## Data for this task

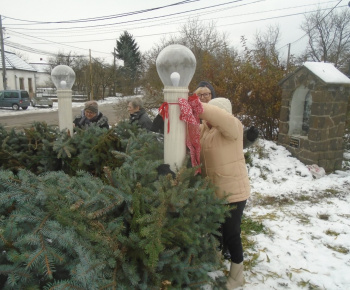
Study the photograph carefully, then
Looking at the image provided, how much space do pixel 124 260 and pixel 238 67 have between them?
7.28 metres

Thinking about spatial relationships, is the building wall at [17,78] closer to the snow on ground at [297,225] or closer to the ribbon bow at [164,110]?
the snow on ground at [297,225]

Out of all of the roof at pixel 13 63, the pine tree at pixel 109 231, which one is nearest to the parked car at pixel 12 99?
the roof at pixel 13 63

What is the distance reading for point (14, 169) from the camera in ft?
9.50

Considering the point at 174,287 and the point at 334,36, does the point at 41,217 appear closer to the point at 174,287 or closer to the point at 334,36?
the point at 174,287

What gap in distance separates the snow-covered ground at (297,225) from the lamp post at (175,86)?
146cm

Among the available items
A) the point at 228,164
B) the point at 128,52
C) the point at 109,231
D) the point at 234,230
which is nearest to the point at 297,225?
the point at 234,230

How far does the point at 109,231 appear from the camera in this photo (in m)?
1.44

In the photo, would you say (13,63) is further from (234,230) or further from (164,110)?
(234,230)

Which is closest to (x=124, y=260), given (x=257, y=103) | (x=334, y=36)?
(x=257, y=103)

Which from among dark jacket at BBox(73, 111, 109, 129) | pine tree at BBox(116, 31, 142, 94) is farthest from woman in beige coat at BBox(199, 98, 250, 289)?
pine tree at BBox(116, 31, 142, 94)

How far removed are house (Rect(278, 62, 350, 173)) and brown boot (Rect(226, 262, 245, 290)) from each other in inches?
165

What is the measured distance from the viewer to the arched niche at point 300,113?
6348 millimetres

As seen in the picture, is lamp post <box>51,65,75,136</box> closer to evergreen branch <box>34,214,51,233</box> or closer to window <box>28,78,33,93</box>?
evergreen branch <box>34,214,51,233</box>

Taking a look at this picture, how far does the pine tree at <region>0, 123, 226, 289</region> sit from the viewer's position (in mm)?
1260
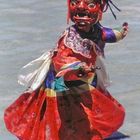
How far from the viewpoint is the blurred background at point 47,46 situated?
6152mm

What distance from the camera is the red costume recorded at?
14.7 feet

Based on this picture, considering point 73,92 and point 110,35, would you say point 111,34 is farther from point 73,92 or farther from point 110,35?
point 73,92

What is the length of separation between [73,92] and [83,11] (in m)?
0.57

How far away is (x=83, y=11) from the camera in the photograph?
4.48 m

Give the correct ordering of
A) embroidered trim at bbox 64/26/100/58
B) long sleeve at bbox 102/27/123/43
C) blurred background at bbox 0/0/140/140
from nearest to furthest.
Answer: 1. embroidered trim at bbox 64/26/100/58
2. long sleeve at bbox 102/27/123/43
3. blurred background at bbox 0/0/140/140

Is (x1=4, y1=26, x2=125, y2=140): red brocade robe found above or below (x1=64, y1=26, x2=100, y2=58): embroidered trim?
below

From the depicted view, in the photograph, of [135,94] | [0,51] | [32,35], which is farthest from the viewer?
[32,35]

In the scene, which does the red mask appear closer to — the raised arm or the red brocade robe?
the red brocade robe

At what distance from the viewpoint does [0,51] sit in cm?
785

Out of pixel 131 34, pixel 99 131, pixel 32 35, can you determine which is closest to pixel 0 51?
pixel 32 35

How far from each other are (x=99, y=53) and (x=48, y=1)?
6.56 meters

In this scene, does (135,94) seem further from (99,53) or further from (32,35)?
(32,35)

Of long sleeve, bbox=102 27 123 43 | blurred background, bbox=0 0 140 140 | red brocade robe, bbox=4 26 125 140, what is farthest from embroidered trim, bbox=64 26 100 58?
blurred background, bbox=0 0 140 140

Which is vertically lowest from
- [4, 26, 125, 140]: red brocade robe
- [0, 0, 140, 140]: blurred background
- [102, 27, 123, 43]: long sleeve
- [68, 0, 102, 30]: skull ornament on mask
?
[0, 0, 140, 140]: blurred background
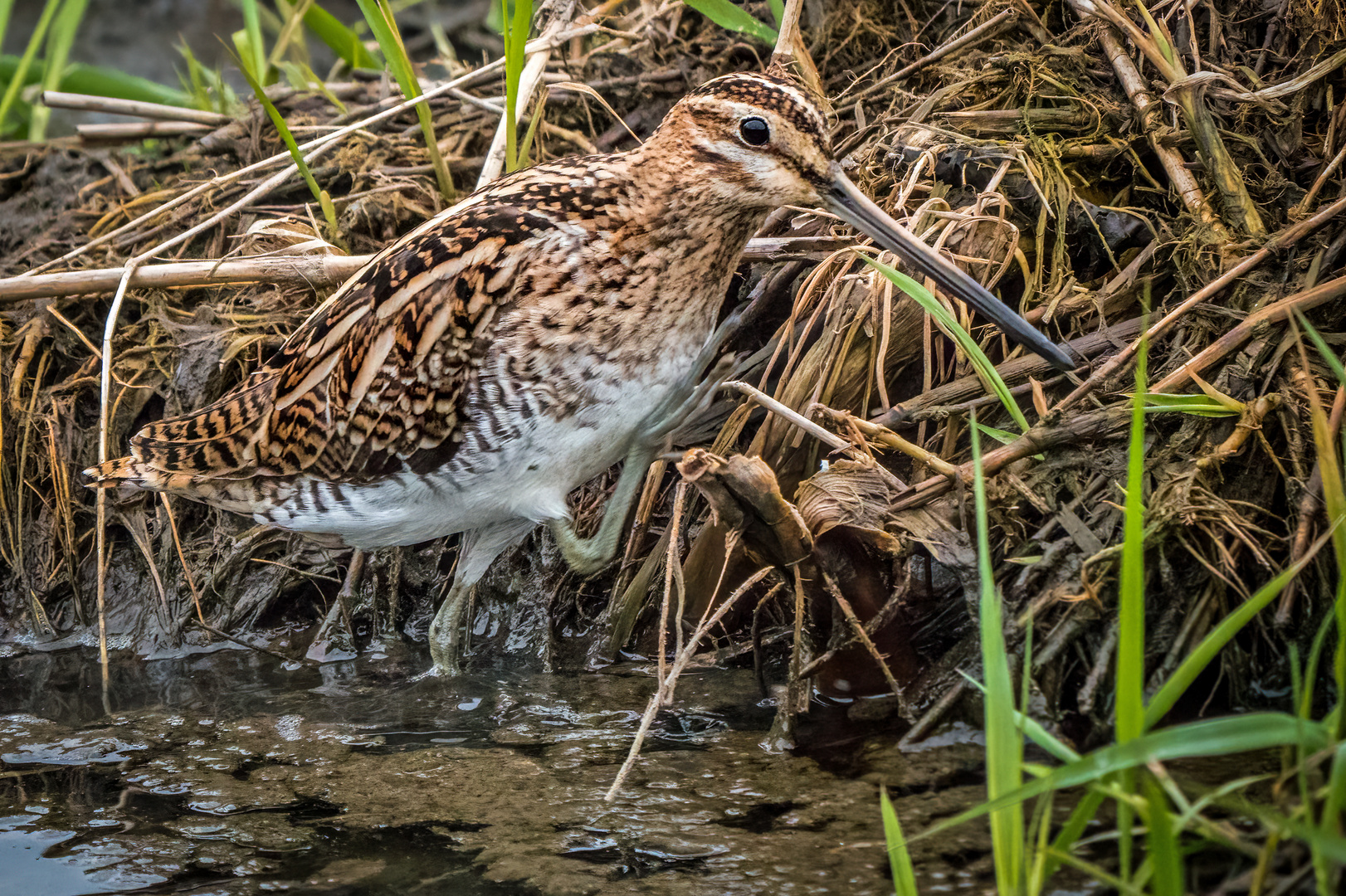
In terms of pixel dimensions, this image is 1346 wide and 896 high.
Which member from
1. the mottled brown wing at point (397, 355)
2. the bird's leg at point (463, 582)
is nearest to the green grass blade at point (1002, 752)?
the mottled brown wing at point (397, 355)

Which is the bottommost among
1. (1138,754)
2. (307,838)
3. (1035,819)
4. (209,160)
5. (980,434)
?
(307,838)

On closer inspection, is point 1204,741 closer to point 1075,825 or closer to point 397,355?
point 1075,825

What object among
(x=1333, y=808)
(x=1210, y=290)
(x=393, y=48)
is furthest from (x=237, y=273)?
(x=1333, y=808)

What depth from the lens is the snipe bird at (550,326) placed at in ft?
10.3

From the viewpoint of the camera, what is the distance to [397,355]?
3381 millimetres

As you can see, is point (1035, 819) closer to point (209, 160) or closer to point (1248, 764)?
point (1248, 764)

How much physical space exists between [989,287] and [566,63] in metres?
2.18

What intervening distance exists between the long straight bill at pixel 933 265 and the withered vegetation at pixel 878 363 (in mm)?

## Instruction
From start to finish, output the listing exactly, but omit its pictures.

## Result for this exercise
Study the photograph carefully, then
Looking at the image provided, how much space do pixel 124 260 and pixel 238 67 have between them?
7.28 metres

Thinking about spatial relationships, is the building wall at [17,78] closer to the snow on ground at [297,225] or closer to the ribbon bow at [164,110]?
the snow on ground at [297,225]

Out of all of the roof at pixel 13 63, the pine tree at pixel 109 231, which one is nearest to the parked car at pixel 12 99?
the roof at pixel 13 63

What is the distance reading for point (14, 169) from the camera in ft?
9.50

Considering the point at 174,287 and the point at 334,36, does the point at 41,217 appear closer to the point at 174,287 or closer to the point at 334,36?
the point at 174,287

What gap in distance separates the snow-covered ground at (297,225) from the lamp post at (175,86)?
146cm

Among the available items
A) the point at 228,164
B) the point at 128,52
C) the point at 109,231
D) the point at 234,230
which is nearest to the point at 297,225?
the point at 234,230

How far does the point at 109,231 appear from the camera in this photo (in m)?
1.44

In the photo, would you say (13,63) is further from (234,230) or further from (164,110)?
(234,230)

Which is closest to (x=124, y=260), given (x=257, y=103) | (x=334, y=36)?
(x=257, y=103)

Which from among dark jacket at BBox(73, 111, 109, 129) | pine tree at BBox(116, 31, 142, 94) is farthest from woman in beige coat at BBox(199, 98, 250, 289)?
pine tree at BBox(116, 31, 142, 94)

How far removed are house (Rect(278, 62, 350, 173)) and brown boot (Rect(226, 262, 245, 290)) from each other in inches?
165

What is the measured distance from the viewer to the arched niche at point 300,113?
6348 millimetres

As seen in the picture, is lamp post <box>51,65,75,136</box> closer to evergreen branch <box>34,214,51,233</box> or closer to window <box>28,78,33,93</box>?
evergreen branch <box>34,214,51,233</box>

Taking a look at this picture, how far does the pine tree at <region>0, 123, 226, 289</region> sit from the viewer's position (in mm)?
1260
How far from the viewpoint is the blurred background at point 47,46 situated?
6152mm

What distance from the camera is the red costume recorded at?
14.7 feet

Based on this picture, considering point 73,92 and point 110,35, would you say point 111,34 is farther from point 73,92 or farther from point 110,35?
point 73,92

What is the length of separation between [73,92] and [83,11] (in m)?
0.57

How far away is (x=83, y=11) from the camera in the photograph?
4.48 m

Give the correct ordering of
A) embroidered trim at bbox 64/26/100/58
B) long sleeve at bbox 102/27/123/43
C) blurred background at bbox 0/0/140/140
from nearest to furthest.
Answer: 1. embroidered trim at bbox 64/26/100/58
2. long sleeve at bbox 102/27/123/43
3. blurred background at bbox 0/0/140/140

Is (x1=4, y1=26, x2=125, y2=140): red brocade robe found above or below (x1=64, y1=26, x2=100, y2=58): embroidered trim?
below

From the depicted view, in the photograph, of [135,94] | [0,51] | [32,35], which is farthest from the viewer?
[32,35]

In the scene, which does the red mask appear closer to — the raised arm or the red brocade robe?
the red brocade robe

At what distance from the viewpoint does [0,51] sit in cm?
785

Out of pixel 131 34, pixel 99 131, pixel 32 35, can you determine which is closest to pixel 0 51?
pixel 32 35

How far from each other are (x=99, y=53) and (x=48, y=1)?
6.56 meters

In this scene, does (135,94) seem further from (99,53) or further from (32,35)?
(32,35)

Of long sleeve, bbox=102 27 123 43 | blurred background, bbox=0 0 140 140 | red brocade robe, bbox=4 26 125 140, what is farthest from embroidered trim, bbox=64 26 100 58?
blurred background, bbox=0 0 140 140

Which is vertically lowest from
- [4, 26, 125, 140]: red brocade robe
- [0, 0, 140, 140]: blurred background
- [102, 27, 123, 43]: long sleeve
- [68, 0, 102, 30]: skull ornament on mask
?
[0, 0, 140, 140]: blurred background
In terms of pixel dimensions, this image is 1346 wide and 896 high.
Which member from
1. the mottled brown wing at point (397, 355)
2. the bird's leg at point (463, 582)
is nearest to the green grass blade at point (1002, 752)?
the mottled brown wing at point (397, 355)

Which is the bottommost among
1. (1138,754)
2. (307,838)
3. (1035,819)
4. (209,160)
5. (980,434)
?
(307,838)

On closer inspection, is point 1204,741 closer to point 1075,825 or closer to point 397,355?
point 1075,825

What object among
(x=1333, y=808)
(x=1210, y=290)
(x=393, y=48)
is furthest from (x=237, y=273)?
(x=1333, y=808)

What depth from the lens is the snipe bird at (550,326) placed at in ft?
10.3

From the viewpoint of the camera, what is the distance to [397,355]?
3381 millimetres

As you can see, is point (1035, 819) closer to point (209, 160) or closer to point (1248, 764)?
point (1248, 764)

How much physical space exists between [989,287] and [566,63] in metres?
2.18

What intervening distance exists between the long straight bill at pixel 933 265 and the withered vegetation at pixel 878 363 (in mm)?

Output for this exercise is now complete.